Du combat d’un père et d’une mère pour récupérer leurs trois enfants, qui leur ont été retirés brutalement par les services sociaux.

Jota et Bela ont quitté le Portugal pour l’Angleterre, où ils espéraient une vie meilleure.  Mais sur place, ce n’est pas vraiment l’Eldorado espéré. Bela est femme de ménage et accumule les missions sous-payées, probablement au noir. Jota a un travail régulier, mais son employeur tarde trop souvent à lui verser son salaire. Dans ces conditions, les fins de mois sont très difficiles, notamment pour les enfants. L’aîné, Diego, est en pleine croissance – et en pleine crise d’adolescence. La petite dernière, Jessie, n’a que quelques mois et nécessite toute l’attention qu’un bébé exige. La cadette, Lu, une petite fille de huit ans, est sourde-muette et est scolarisée dans un établissement spécialisé. Pour nourrir tout ce petit monde, Bela est souvent obligée de voler de la nourriture au supermarché local. Elle est prête à tout pour subvenir aux besoins de ses enfants. Jota assure aussi son rôle de père, aimant et attentionné. Alors, ils se disent que ce n’est qu’une mauvaise passe, que les choses vont s’améliorer, même s’ils sont encore dans le collimateur des services sociaux.

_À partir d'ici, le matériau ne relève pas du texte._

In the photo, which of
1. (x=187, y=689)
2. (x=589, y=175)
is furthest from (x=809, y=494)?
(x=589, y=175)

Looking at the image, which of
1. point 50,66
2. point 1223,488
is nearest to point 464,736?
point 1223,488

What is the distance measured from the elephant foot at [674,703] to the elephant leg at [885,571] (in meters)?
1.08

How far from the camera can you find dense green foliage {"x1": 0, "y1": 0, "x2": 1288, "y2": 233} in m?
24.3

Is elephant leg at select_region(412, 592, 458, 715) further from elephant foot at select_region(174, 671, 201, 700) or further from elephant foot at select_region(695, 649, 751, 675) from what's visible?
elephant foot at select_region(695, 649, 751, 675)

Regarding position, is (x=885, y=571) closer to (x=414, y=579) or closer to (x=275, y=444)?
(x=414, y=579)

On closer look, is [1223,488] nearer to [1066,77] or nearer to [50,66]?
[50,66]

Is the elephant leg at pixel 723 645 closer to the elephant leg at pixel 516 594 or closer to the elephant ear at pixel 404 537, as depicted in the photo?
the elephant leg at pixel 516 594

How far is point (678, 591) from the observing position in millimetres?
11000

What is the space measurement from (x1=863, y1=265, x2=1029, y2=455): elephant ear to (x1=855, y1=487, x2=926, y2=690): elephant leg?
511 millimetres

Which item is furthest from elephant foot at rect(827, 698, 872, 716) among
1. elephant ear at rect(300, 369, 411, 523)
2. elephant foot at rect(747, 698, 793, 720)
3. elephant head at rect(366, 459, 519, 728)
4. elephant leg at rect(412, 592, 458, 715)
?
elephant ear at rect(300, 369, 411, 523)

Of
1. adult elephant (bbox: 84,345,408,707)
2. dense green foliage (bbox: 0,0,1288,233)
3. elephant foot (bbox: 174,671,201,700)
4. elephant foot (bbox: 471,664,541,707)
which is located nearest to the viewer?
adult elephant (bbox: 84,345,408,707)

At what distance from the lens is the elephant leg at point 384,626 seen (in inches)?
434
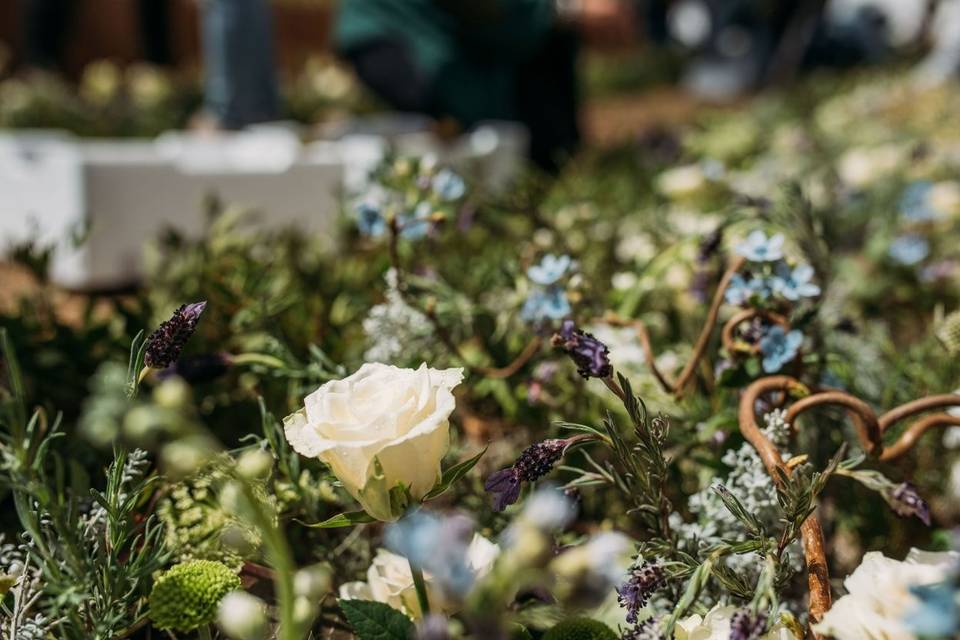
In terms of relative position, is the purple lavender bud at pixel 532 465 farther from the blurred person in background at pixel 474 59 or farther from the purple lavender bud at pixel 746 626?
the blurred person in background at pixel 474 59

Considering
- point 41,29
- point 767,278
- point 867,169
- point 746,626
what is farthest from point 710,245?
point 41,29

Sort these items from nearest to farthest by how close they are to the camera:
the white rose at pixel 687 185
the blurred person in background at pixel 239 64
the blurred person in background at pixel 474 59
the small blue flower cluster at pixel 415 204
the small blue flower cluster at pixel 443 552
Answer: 1. the small blue flower cluster at pixel 443 552
2. the small blue flower cluster at pixel 415 204
3. the white rose at pixel 687 185
4. the blurred person in background at pixel 239 64
5. the blurred person in background at pixel 474 59

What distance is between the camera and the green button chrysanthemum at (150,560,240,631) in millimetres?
760

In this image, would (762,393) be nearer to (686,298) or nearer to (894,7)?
(686,298)

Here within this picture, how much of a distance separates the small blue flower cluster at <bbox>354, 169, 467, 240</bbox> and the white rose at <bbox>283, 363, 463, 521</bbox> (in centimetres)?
70

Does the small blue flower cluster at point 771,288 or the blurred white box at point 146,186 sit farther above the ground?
the small blue flower cluster at point 771,288

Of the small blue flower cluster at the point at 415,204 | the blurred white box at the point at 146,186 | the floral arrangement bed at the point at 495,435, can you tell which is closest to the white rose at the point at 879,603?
the floral arrangement bed at the point at 495,435

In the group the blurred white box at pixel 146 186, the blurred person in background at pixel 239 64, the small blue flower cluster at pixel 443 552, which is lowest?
the blurred white box at pixel 146 186

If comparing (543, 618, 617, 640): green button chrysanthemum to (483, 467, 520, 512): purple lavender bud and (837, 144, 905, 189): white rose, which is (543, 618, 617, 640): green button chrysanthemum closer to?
(483, 467, 520, 512): purple lavender bud

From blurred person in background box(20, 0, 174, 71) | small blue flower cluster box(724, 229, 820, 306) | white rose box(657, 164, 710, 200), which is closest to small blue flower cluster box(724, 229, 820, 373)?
small blue flower cluster box(724, 229, 820, 306)

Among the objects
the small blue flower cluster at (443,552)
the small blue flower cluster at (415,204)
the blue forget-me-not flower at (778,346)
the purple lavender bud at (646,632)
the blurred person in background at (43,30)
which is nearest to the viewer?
the small blue flower cluster at (443,552)

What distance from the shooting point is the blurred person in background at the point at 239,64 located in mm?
4340

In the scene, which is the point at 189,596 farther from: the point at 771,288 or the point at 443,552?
the point at 771,288

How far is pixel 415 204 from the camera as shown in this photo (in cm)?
157
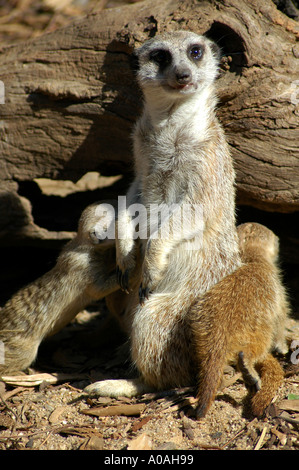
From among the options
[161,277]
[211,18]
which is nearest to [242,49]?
[211,18]

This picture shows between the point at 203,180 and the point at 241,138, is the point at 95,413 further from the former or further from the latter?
the point at 241,138

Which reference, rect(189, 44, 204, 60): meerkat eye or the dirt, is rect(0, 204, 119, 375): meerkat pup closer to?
the dirt

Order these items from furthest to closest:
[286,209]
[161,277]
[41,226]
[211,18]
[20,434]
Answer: [41,226] → [286,209] → [211,18] → [161,277] → [20,434]

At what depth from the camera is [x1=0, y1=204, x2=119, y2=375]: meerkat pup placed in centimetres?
363

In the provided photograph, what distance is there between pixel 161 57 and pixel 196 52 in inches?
9.7

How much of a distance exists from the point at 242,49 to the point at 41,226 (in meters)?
2.34

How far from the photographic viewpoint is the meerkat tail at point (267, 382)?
2768 millimetres

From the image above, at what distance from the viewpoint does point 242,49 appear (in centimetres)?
356

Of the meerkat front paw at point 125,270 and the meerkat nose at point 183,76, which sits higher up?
the meerkat nose at point 183,76

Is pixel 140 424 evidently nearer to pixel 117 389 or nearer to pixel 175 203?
pixel 117 389

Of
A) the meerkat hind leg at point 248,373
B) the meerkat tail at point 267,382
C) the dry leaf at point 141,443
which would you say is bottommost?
the dry leaf at point 141,443

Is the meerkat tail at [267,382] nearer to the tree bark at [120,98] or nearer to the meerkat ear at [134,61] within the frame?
the tree bark at [120,98]

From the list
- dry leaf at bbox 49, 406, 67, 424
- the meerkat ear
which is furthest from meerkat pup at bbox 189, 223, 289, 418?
the meerkat ear

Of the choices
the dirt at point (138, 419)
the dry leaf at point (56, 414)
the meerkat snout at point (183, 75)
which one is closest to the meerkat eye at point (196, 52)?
the meerkat snout at point (183, 75)
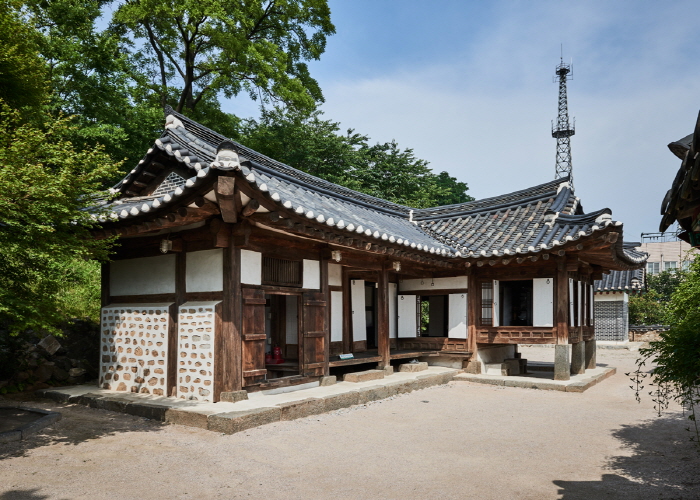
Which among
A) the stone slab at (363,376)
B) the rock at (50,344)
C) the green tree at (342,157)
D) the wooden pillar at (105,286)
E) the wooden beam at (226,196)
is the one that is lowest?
the stone slab at (363,376)

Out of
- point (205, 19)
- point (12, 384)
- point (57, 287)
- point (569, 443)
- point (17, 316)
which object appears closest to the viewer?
point (17, 316)

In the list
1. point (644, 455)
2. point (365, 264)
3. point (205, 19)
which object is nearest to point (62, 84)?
point (205, 19)

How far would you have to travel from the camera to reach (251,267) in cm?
856

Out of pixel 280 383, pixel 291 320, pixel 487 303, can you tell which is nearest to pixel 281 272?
pixel 280 383

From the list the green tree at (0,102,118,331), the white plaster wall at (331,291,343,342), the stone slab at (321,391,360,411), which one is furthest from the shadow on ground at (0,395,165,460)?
the white plaster wall at (331,291,343,342)

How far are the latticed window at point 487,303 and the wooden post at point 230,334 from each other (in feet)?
24.2

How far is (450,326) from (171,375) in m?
7.71

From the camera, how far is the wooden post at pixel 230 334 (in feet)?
26.4

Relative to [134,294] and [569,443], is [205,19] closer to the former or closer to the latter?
[134,294]

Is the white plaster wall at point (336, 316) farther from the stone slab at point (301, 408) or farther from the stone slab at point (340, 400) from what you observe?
the stone slab at point (301, 408)

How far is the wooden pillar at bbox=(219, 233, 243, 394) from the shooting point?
8.04 metres

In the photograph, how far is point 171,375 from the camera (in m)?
8.68

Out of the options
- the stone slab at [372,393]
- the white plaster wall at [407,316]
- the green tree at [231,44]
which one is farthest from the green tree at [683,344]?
the green tree at [231,44]

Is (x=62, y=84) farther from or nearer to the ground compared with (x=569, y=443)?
farther from the ground
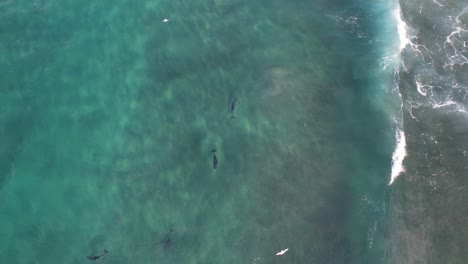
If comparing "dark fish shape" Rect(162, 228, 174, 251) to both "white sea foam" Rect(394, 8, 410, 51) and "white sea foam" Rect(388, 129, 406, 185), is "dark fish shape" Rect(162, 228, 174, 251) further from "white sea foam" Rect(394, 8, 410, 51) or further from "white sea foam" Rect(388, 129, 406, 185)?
"white sea foam" Rect(394, 8, 410, 51)

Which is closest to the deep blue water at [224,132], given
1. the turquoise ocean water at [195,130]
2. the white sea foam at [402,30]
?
the turquoise ocean water at [195,130]

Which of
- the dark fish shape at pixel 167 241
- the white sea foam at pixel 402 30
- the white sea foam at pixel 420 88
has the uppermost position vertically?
the white sea foam at pixel 402 30

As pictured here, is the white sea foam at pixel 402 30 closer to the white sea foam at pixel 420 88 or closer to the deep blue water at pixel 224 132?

Mais suite à un incident à l’école, l’éducatrice de Lu constate que l’enfant présente de nombreux bleus sur le corps. Elle le signale donc aux autorités, qui entament illico une procédure de retrait de l’autorité parentale. Malgré les protestations de leurs parents, Diego, Lu et Jessie sont emmenés dans un foyer, loin de leurs parents, qui se retrouvent totalement désemparés face à la situation et à la complexité du système judiciaire britannique. On ne les tient guère au courant de l’évolution du dossier et ils ne bénéficient que de rares occasions de parler avec leurs enfants, et encore, sous étroite surveillance. Impossible de leur parler dans leur langue maternelle, ni leur exprimer à quel point ils leur manquent, car les autorités y verraient une tentative de manipulation avant le passage devant la cour de justice. On interdit également à Bela d’utiliser la langue des signes avec Lu. C’est pourtant le seul moyen de communiquer avec la fillette, qui se retrouve complètement coupée du monde. Chaque entrevue avec les services sociaux génère de la tension, de la crispation, ce qui n’arrange pas vraiment les affaires du couple, considéré comme inapte à s’occuper correctement d’une famille.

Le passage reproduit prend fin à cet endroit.